Generative Modeling with Flow-Guided Density Ratio Learning
Alvin Heng, Abdul Fatir Ansari, Harold Soh
TL;DR
FDRL tackles the density-chasm problem in gradient-flow generative modeling by progressively training a density-ratio estimator on samples refined via a stale flow, bridging a simple prior and complex data distributions without extra generator training. By combining data-dependent priors with flow-guided training, FDRL scales to high-dimensional image synthesis (up to $128\times128$) and extends naturally to class-conditional generation and unpaired image-to-image translation. Empirical results show competitive performance against gradient-flow baselines, with clear benefits from the two-stage sampling strategy and the ability to leverage pretrained classifiers for conditioning. The approach broadens the applicability of gradient-flow methods, offering a simple, scalable alternative to diffusion and EBMs for several practical generative tasks.
Abstract
We present Flow-Guided Density Ratio Learning (FDRL), a simple and scalable approach to generative modeling which builds on the stale (time-independent) approximation of the gradient flow of entropy-regularized f-divergences introduced in recent work. Specifically, the intractable time-dependent density ratio is approximated by a stale estimator given by a GAN discriminator. This is sufficient in the case of sample refinement, where the source and target distributions of the flow are close to each other.

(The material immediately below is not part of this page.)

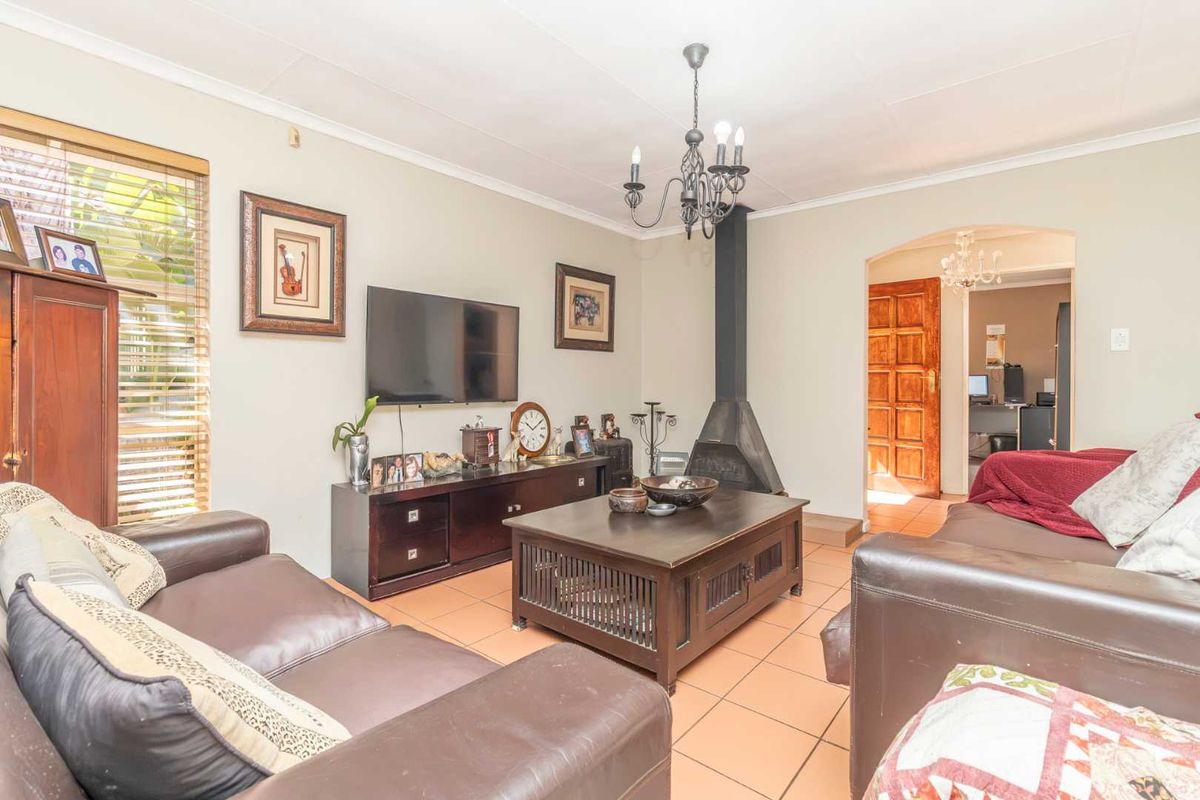 A comfortable living room featuring tiled flooring, a central freestanding fireplace, and a classic chandelier, providing a warm and inviting atmosphere.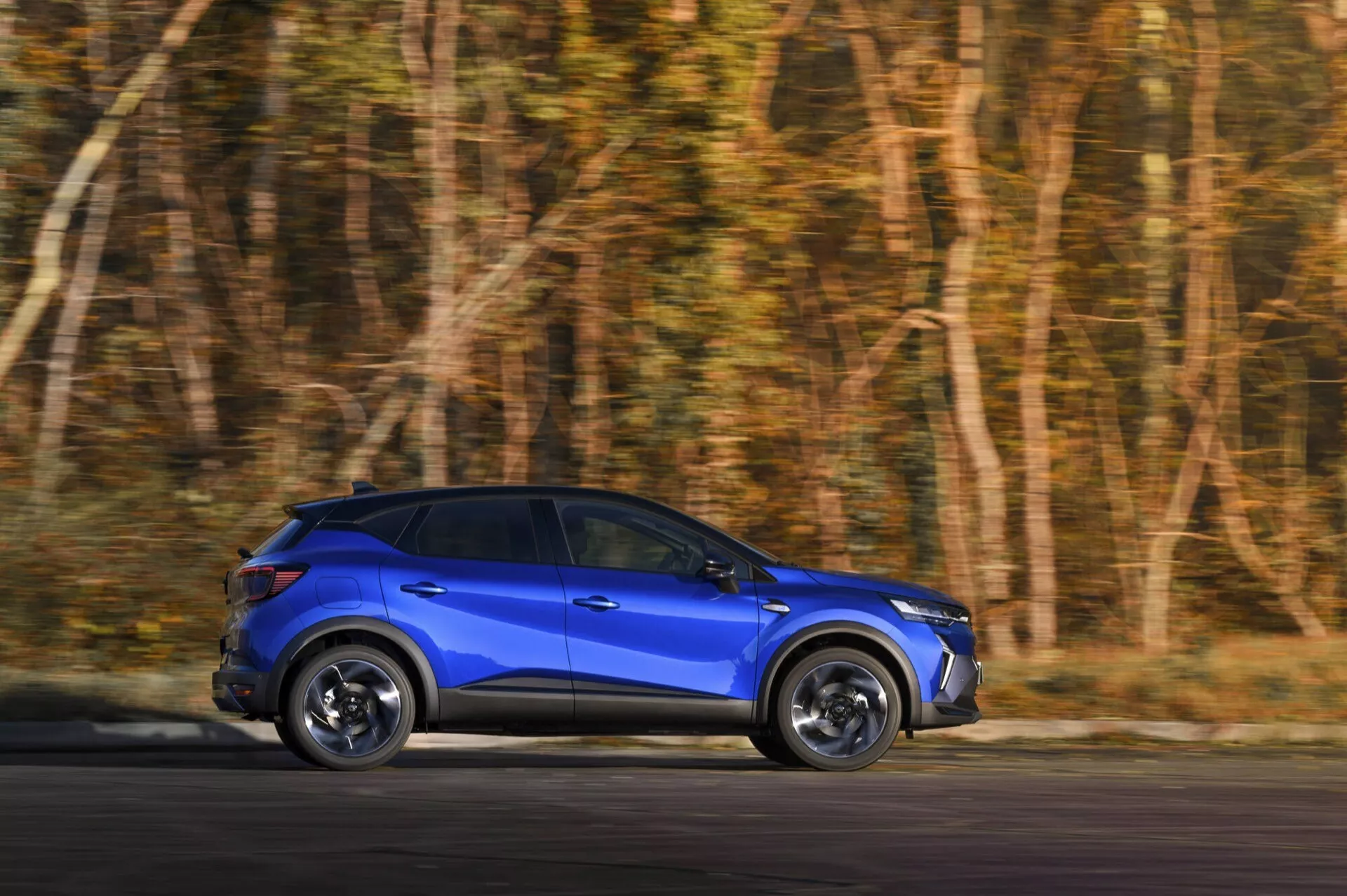 Niebieski SUV Renault Captur II Facelift 2024 w ruchu, prezentujący dynamiczne cechy projektu i technologię LED z bocznego profilu z widocznym rozmyciem ruchu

However, this assumption is invalid for generation and a naive application of the stale estimator fails due to the large chasm between the two distributions. FDRL proposes to train a density ratio estimator such that it learns from progressively improving samples during the training process. We show that this simple method alleviates the density chasm problem, allowing FDRL to generate images of dimensions as high as $128\times128$, as well as outperform existing gradient flow baselines on quantitative benchmarks. We also show the flexibility of FDRL with two use cases. First, unconditional FDRL can be easily composed with external classifiers to perform class-conditional generation. Second, FDRL can be directly applied to unpaired image-to-image translation with no modifications needed to the framework. Our code is publicly available at ttps://github.com/clear-nus/fdrl.